◆ **ACTION ITEM**:
Using the listing below, output only the lines from the one that contains "The well known" through the one that contains "Father and daughters", inclusive, exactly as given and without images.

◆ **RECORDS PROVIDED**:

━━━━━━━━━━━━━━━━

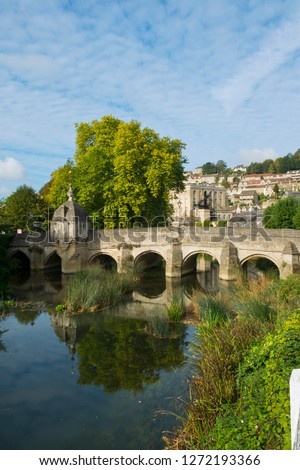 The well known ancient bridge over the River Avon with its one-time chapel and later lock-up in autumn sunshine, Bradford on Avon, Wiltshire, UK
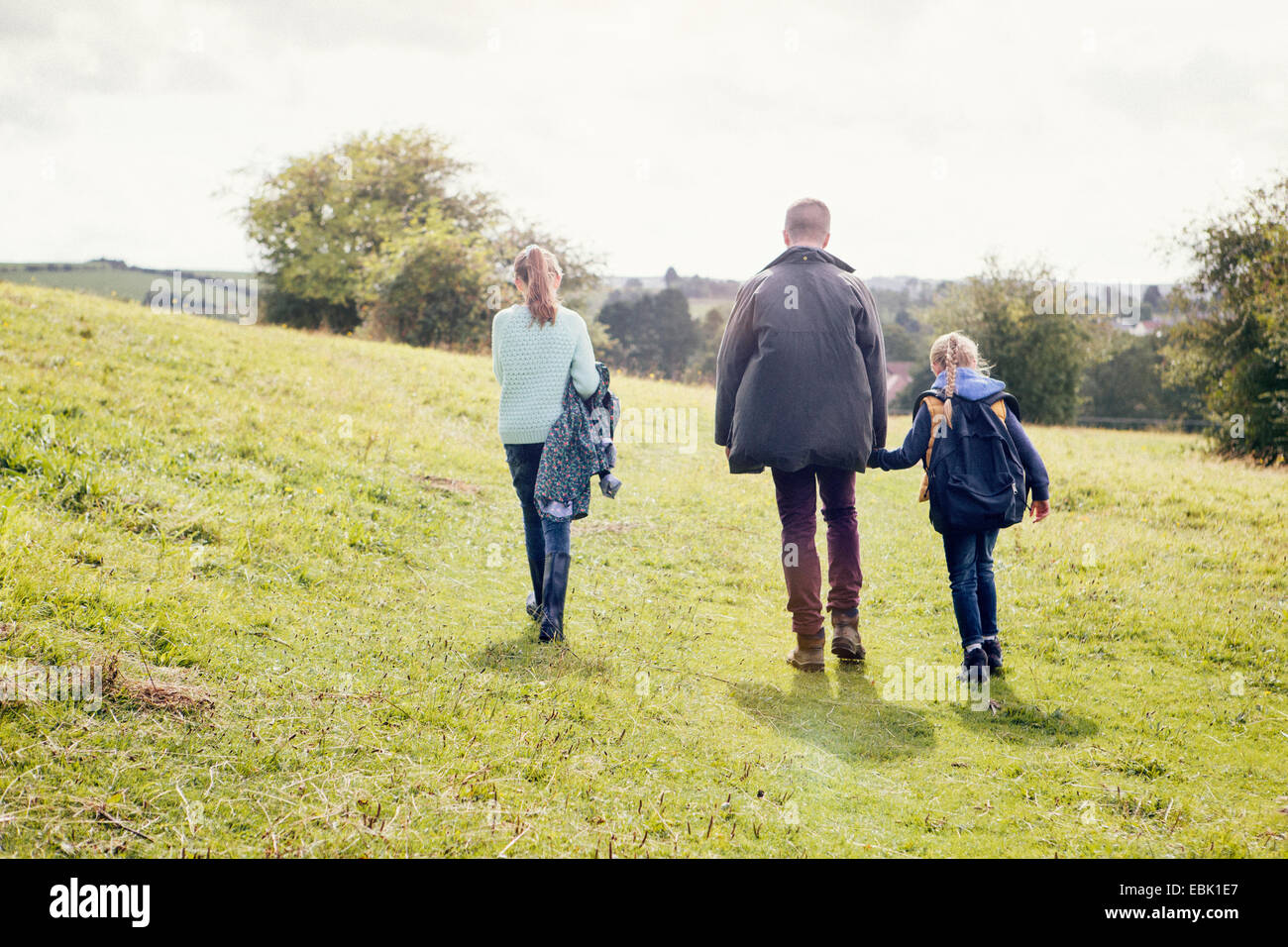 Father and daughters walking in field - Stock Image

━━━━━━━━━━━━━━━━

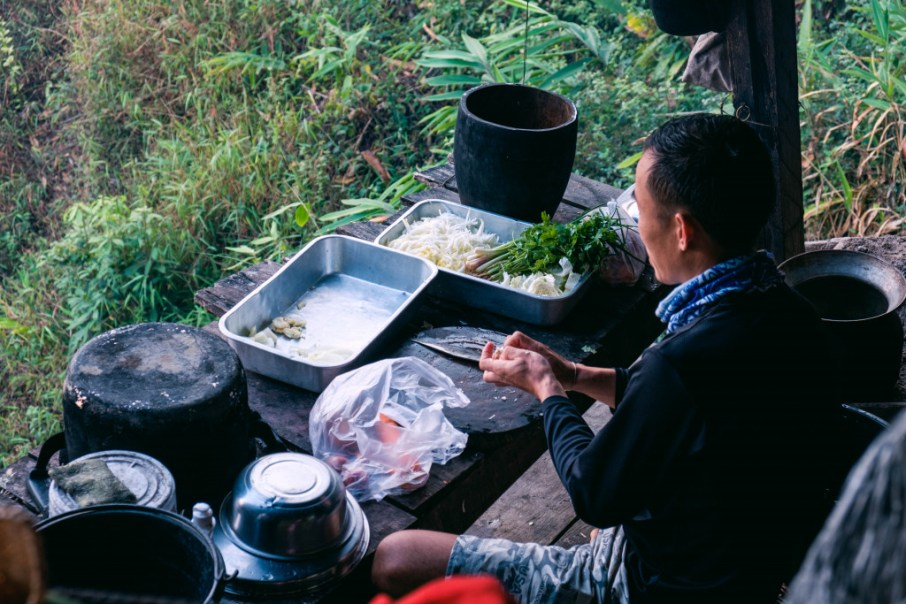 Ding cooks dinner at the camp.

━━━━━━━━━━━━━━━━

◆ **OUTPUT BELOW**:
 The well known ancient bridge over the River Avon with its one-time chapel and later lock-up in autumn sunshine, Bradford on Avon, Wiltshire, UK
 Father and daughters walking in field - Stock Image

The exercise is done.